__TASKS AND EXERCISES__:
1 > Using the passage on WAT entries and WWPN reuse, state whether each of statements (a), (b) and (c) agrees with it. Answer yes or no for each and quote the deciding words from the passage. (a) The LRU list has a fixed size. (b) Once a WWPN suffix has been dropped from the LRU list, it becomes eligible for assignment to a subchannel again. (c) A bucket that becomes empty is released into the free-bucket pool.
2 > Copy everything in the listing from the line containing "With reference to" down to the line containing "1938 inches", with both of those lines included, and leave out the pictures.

[start of DOCUMENT PASSAGE]

To avoid this, WAT entries are not removed immediately from the WAT when a subchannel definition is removed, but rather are marked as “currently undefined.” This is done by moving the subchannel definition from its bucket entry to a least-recently-used (LRU) list, which contains FCP subchannel definitions that have become undefined. The LRU list is also part of the WAT, with an entry for each subchannel similar to the subchannel bucket entries described above. An LRU list entry comprises the full quintuple defining the subchannel plus the WWPN suffix that had been assigned to the subchannel. The fixed size of the LRU list protects against excessive growth of the WAT. After a large number of such configuration changes, the oldest entries are removed from the list.

If a subchannel bucket entry being deleted is not the last (i.e., the bottom-most) entry in a bucket, all of the entries that follow it are moved upward in the subchannel bucket to avoid empty entries. If a bucket becomes empty, it is dequeued from its bucket queue and released into the free-bucket pool. If a newly defined FCP subchannel identified by the same quintuple is found to have been previously defined but has been deleted and is thus in the LRU list, the bucket entry for the subchannel is restored with the original WWPN suffix.

Just as all buckets associated with a particular FCP channel are linked from the anchor table entry for that channel, all subchannel entries in the LRU list are included in a similar linked list from an anchor table entry. Additional pointers are used to represent the history of LRU table entries and are used to determine the entry to be discarded when that becomes necessary.

Reusing WWPNs
Because access rights such as fabric zoning and LUN masking are defined on the basis of WWPNs of N_Ports, it is critical to ensure that the same WWPN is never assigned to two different OS images. The System z9 implementation of WWPNs for NPIV in the FCP channel ensures that a particular WWPN is never assigned to more than one subchannel at a time. However, after a subchannel definition is removed and the corresponding WWPN becomes available for reassignment, it is possible or even likely that access rights for the WWPN will continue to exist in the SAN or storage subsystems for the previous use of the WWPN. Assigning the same WWPN to another subchannel that potentially belongs to a different OS image may give that OS image unintentional access to data. The NPIV implementation for the FCP channel helps to ensure that this does not happen. Before assigning a WWPN to a new subchannel, the channel firmware verifies that the WWPN suffix is not in the LRU list. However, even after the WWPN suffix has been dropped from the LRU list, the WWPN suffix is flagged as having been previously used and is thus not eligible for assignment to a subchannel.

[end of DOCUMENT PASSAGE]
[start of PROVIDED ENTRIES]

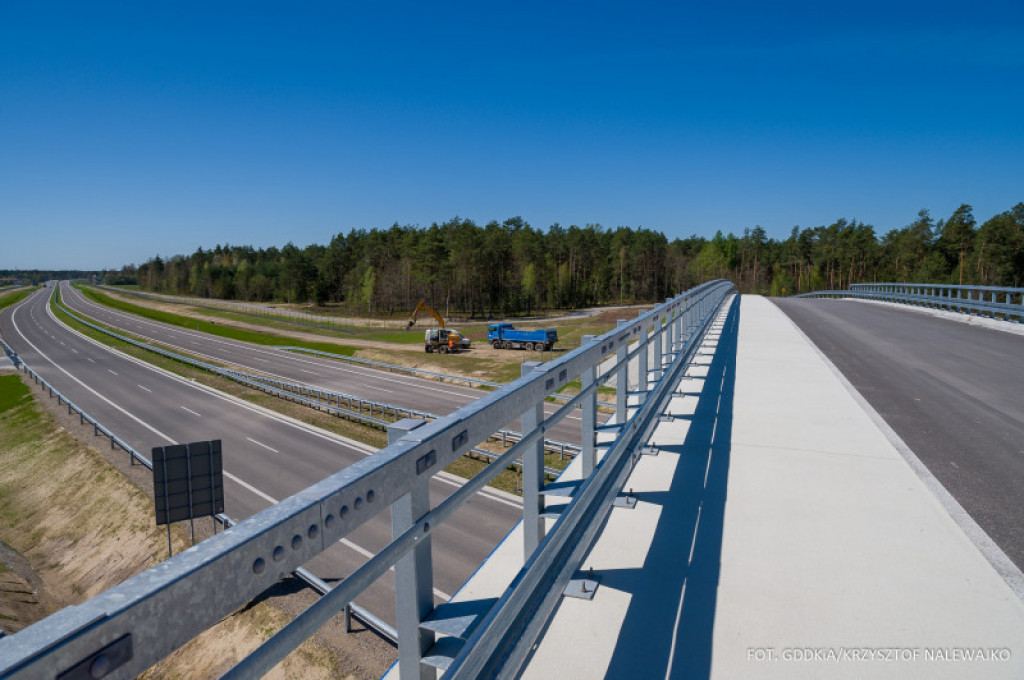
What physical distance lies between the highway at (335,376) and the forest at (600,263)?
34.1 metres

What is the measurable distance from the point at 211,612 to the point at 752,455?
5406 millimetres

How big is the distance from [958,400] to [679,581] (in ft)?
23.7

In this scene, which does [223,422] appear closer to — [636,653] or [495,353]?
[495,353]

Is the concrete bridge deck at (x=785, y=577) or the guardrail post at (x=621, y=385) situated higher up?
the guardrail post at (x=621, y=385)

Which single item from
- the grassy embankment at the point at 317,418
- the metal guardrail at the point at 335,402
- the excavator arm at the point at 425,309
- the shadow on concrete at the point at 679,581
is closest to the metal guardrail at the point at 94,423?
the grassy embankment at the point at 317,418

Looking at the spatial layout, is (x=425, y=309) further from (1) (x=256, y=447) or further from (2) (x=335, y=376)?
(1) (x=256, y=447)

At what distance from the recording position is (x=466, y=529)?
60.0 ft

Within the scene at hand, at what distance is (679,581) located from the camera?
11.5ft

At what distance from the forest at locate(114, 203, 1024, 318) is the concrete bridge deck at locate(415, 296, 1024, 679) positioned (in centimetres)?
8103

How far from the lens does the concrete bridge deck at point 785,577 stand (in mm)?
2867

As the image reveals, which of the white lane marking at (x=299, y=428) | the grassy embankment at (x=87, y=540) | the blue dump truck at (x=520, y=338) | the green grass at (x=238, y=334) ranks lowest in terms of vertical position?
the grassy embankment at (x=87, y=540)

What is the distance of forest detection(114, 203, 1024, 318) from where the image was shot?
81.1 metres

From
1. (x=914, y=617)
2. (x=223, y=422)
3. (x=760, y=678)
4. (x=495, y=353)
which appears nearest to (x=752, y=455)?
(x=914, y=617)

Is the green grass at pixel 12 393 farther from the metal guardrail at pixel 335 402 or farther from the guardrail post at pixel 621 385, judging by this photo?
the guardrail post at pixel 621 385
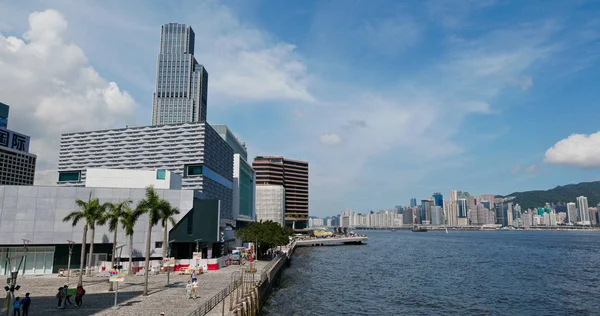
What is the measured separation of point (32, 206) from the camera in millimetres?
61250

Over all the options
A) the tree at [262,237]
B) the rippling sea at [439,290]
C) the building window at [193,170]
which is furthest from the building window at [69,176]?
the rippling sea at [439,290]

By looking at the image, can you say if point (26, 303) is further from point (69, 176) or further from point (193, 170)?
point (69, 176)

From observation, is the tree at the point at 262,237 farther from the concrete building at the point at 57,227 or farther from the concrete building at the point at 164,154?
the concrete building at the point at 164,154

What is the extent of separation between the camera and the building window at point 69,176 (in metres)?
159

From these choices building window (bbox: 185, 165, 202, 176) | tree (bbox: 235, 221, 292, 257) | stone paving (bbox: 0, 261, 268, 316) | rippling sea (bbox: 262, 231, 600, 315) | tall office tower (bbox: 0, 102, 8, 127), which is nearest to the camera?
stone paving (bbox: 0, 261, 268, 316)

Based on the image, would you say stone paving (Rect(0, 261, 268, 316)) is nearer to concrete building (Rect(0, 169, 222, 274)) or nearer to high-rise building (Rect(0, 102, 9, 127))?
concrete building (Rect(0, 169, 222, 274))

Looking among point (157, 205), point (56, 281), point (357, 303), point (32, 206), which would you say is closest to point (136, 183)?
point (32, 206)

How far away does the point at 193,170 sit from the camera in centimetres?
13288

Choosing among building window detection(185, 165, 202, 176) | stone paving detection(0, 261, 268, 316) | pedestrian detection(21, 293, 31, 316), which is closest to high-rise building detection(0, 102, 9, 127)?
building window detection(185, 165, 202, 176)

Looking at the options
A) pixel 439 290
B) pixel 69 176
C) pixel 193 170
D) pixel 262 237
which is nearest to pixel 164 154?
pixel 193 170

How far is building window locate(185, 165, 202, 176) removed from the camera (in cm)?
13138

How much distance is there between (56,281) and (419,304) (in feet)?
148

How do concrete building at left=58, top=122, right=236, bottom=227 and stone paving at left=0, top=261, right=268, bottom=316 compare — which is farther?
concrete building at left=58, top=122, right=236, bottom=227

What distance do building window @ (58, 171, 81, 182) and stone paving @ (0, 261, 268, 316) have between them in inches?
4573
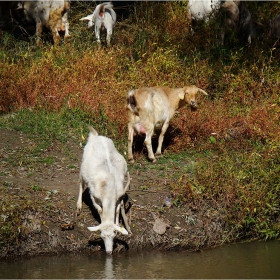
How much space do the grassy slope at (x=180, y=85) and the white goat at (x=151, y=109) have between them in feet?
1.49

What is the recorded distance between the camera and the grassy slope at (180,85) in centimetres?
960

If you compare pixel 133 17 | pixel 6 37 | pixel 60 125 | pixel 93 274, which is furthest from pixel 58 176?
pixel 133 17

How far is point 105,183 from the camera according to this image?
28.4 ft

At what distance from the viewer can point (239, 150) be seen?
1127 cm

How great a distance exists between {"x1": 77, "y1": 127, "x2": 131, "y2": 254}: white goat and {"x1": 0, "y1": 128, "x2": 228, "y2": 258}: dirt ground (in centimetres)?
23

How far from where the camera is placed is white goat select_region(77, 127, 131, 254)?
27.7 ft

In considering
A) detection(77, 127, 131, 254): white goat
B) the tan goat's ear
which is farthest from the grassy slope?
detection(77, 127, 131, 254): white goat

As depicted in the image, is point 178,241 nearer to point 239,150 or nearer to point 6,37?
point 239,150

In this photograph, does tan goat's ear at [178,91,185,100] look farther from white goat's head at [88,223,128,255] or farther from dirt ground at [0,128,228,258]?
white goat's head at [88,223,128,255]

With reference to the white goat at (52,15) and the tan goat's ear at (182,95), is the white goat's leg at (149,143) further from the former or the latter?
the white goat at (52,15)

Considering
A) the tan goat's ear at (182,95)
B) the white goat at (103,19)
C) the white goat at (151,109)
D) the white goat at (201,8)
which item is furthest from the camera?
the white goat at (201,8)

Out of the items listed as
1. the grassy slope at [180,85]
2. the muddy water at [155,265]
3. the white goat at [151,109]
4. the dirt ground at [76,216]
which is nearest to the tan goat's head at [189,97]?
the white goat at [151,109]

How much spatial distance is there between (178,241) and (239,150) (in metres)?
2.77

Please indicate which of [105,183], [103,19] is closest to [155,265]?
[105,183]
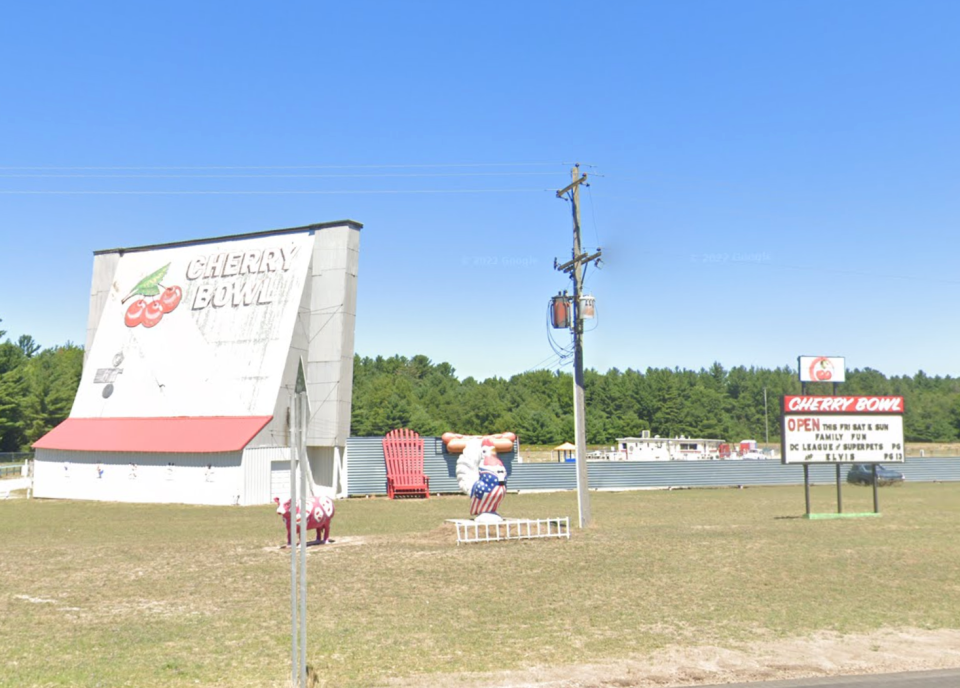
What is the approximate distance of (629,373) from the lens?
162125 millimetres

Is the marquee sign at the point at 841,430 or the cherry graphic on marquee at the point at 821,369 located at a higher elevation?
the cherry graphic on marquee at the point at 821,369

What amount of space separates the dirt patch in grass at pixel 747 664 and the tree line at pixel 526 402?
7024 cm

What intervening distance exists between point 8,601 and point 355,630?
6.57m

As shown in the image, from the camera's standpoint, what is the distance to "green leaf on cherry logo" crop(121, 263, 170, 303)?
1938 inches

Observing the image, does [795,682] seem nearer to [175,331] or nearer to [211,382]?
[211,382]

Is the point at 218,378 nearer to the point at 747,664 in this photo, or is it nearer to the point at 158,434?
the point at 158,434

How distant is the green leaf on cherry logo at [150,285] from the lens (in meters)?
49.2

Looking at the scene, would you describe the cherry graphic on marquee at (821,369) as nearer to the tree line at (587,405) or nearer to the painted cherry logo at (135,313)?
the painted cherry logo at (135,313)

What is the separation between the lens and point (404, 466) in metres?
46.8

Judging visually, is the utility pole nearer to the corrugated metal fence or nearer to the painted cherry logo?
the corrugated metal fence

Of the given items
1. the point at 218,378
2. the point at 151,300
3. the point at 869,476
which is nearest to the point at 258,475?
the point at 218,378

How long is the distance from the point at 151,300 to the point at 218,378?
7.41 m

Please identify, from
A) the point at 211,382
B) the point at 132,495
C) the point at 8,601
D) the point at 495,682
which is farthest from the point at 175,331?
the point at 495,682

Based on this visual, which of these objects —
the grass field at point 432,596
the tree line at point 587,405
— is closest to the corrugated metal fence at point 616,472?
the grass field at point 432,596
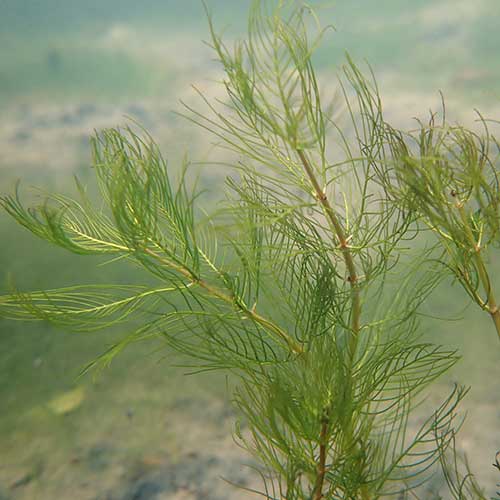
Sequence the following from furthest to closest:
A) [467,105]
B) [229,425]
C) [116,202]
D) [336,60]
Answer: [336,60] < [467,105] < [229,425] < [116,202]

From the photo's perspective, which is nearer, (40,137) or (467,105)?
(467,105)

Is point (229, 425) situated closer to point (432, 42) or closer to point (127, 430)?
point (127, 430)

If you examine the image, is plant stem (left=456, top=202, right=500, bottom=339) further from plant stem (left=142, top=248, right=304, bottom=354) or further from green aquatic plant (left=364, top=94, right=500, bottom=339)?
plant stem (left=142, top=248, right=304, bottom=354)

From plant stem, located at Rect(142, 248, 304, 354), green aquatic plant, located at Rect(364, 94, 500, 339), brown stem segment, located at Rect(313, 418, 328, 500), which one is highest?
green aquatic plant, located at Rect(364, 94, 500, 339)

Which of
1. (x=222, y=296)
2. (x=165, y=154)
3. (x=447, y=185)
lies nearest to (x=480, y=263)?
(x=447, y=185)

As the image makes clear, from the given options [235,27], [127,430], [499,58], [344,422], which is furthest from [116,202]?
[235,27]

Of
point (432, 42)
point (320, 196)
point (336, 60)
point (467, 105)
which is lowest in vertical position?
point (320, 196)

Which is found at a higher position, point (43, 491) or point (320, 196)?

[end of PROVIDED ENTRIES]

__SOLUTIONS BY TASK__:
1 >
(a) Yes: "The fixed size of the LRU list protects against excessive growth of the WAT."
(b) No: "even after the WWPN suffix has been dropped from the LRU list, the WWPN suffix is flagged as having been previously used and is thus not eligible for assignment to a subchannel."
(c) Yes: "If a bucket becomes empty, it is dequeued from its bucket queue and released into the free-bucket pool."

2 >
With reference to the white goat at (52,15) and the tan goat's ear at (182,95), is the white goat's leg at (149,143) further from the former or the latter?
the white goat at (52,15)

Considering
A) the tan goat's ear at (182,95)
B) the white goat at (103,19)
C) the white goat at (151,109)
D) the white goat at (201,8)
which item is furthest from the camera?
the white goat at (201,8)

Out of the items listed as
1. the grassy slope at [180,85]
2. the muddy water at [155,265]
3. the white goat at [151,109]
4. the dirt ground at [76,216]
which is nearest to the tan goat's head at [189,97]?
the white goat at [151,109]

How much spatial distance is there between (178,241) and (239,150) (in metres)?
2.77

Please indicate which of [105,183], [103,19] is closest to [155,265]?
[105,183]
What is the approximate distance of (629,373) from the lens?
162125 millimetres

Is the marquee sign at the point at 841,430 or the cherry graphic on marquee at the point at 821,369 located at a higher elevation?
the cherry graphic on marquee at the point at 821,369

What amount of space separates the dirt patch in grass at pixel 747 664 and the tree line at pixel 526 402?
7024 cm

What intervening distance exists between point 8,601 and point 355,630?
6.57m

As shown in the image, from the camera's standpoint, what is the distance to "green leaf on cherry logo" crop(121, 263, 170, 303)?
1938 inches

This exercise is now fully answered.